Leisteen of schiefer[1] (Engels: slate; Duits: Schiefer) is een metamorf gesteente dat gekenmerkt wordt door een duidelijke, dominante foliatie van afwisselende laagjes kwarts met veldspaat en laagjes mica. Dankzij deze foliatie heeft leisteen een sterke splijting en verbrokkelt het in dunne, plaatvormige brokken. Leisteen wordt in de natuur gevormd door de metamorfose van kleirijk sediment, zoals schalie of kleisteen. Het wordt veel als dakbedekking gebruikt, zeker in gebieden waar het aan het oppervlak voorkomt, zoals in het zuiden van België en aangrenzende delen van Duitsland. Leisteen is daar gemakkelijk te winnen.
Vorming
Leisteen is klei die onder hoge druk werd omgevormd. Deze metamorfose is bij leisteen laaggradig vergeleken met gesteenten als schist of gneis. De belangrijkste mineralen in een leisteen die bij metamorfose zijn gevormd zijn kwarts en mica. Leisteen kan daarnaast relatief hoge percentages sporenmineralen zoals hematiet, rutiel, grafiet en pyriet bevatten. De mica geeft het gesteente de karakteristieke splijting.
Variaties
Er zijn diverse soorten leisteen, afhankelijk van de oorsprong. Belangrijke factoren zijn organisch gehalte, korrelgroottepercentages, vetgehalte enz. en ook andere eigenschappen als slijtvastheid, vorstbestendigheid, soortelijke massa en hardheid hangen hiermee samen.
Toepassingen
De toepassingen van leisteen zijn:
- Bouwmateriaal voor dakbedekking (daklei)
- Schrijfplankjes (schrijflei)
- Schrijfstift om mee op een schrijfplankje te schrijven (griffellei)

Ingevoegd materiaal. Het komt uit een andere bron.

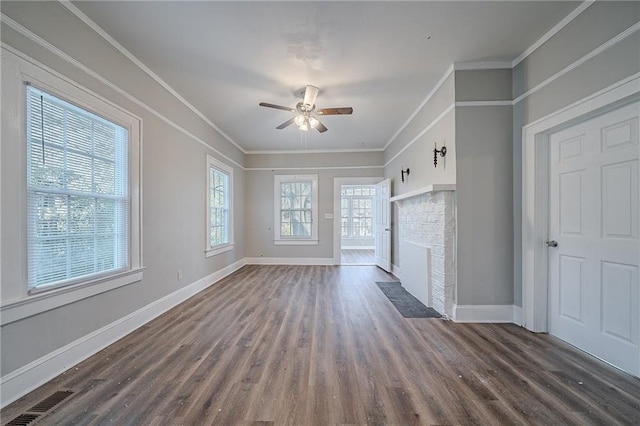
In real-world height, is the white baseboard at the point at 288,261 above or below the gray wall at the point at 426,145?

- Onderplaten voor professionele biljarttafels
- Als onderdeel van een wapenuitrusting, bij wijze van pantser
- In aquaria (door de vorm is het geschikt om er schuilplaatsen van te bouwen)
- Naambordje (bij de voordeur van een huis)
- Vloertegels
Naast natuurleien zijn er kunststeenleien (ook wel tegelpannen genoemd). In kunstleien is in het verleden vaak asbest verwerkt.
Leisteen heeft de eigenschap warmte goed te geleiden, daarom zijn er soms leisteenplaten gebruikt bij bouw van een haard in een woonruimte.
Leisteen werd vroeger veel gebruikt voor dakpannen in België, Nederland, Duitsland, Oostenrijk en Zwitserland. In bepaalde streken in Europa en Noord-Amerika wordt het nog steeds als dakbedekking gebruikt.
Leisteen als bouwmateriaal
Voordeel van leisteen als bouwmateriaal is dat het gemakkelijk in kleine plakjes is te zagen om te verwerken. Het is bovendien niet waterdoorlatend. Doordat het wat vettig is en weinig poriën heeft, is ook het schoonmaken eenvoudig. Nadelen zijn dat het niet erg slijtvast is en gemakkelijk afbrokkelt doordat het uit laagjes bestaat.
Als dakbedekking wordt de steensoort nog steeds gebruikt, hoewel het betrekkelijk duur is per vierkante meter. Ook is het niet overal toepasbaar; water dat tussen de laagjes komt zet uit bij bevriezen en leisteen vergaat dan ook erg snel in streken met een koud klimaat. Leisteen wordt ook toegepast in vloeren. Noorse lei is daar een voorbeeld van. Slijtage zal niet opvallen in verband met de schilfering. Noorse lei is zilver/antraciet. Chinese lei geeft een roodbruine roest af.
Wapenuitrusting
Sommige First Nations-stammen in Canada gebruikten stukken leisteen als harnas. Onder de kleding droeg men, als ten strijde werd getrokken, aan een koord opgehangen stukken leisteen ter bescherming tegen pijlen en speren.
Zie ook
Voetnoten
- ↑ de naam schiefer wordt vooral in België gebruikt; P. Van den haute, P. De Paepe (2013). Cursus petrologie van de Universiteit Gent.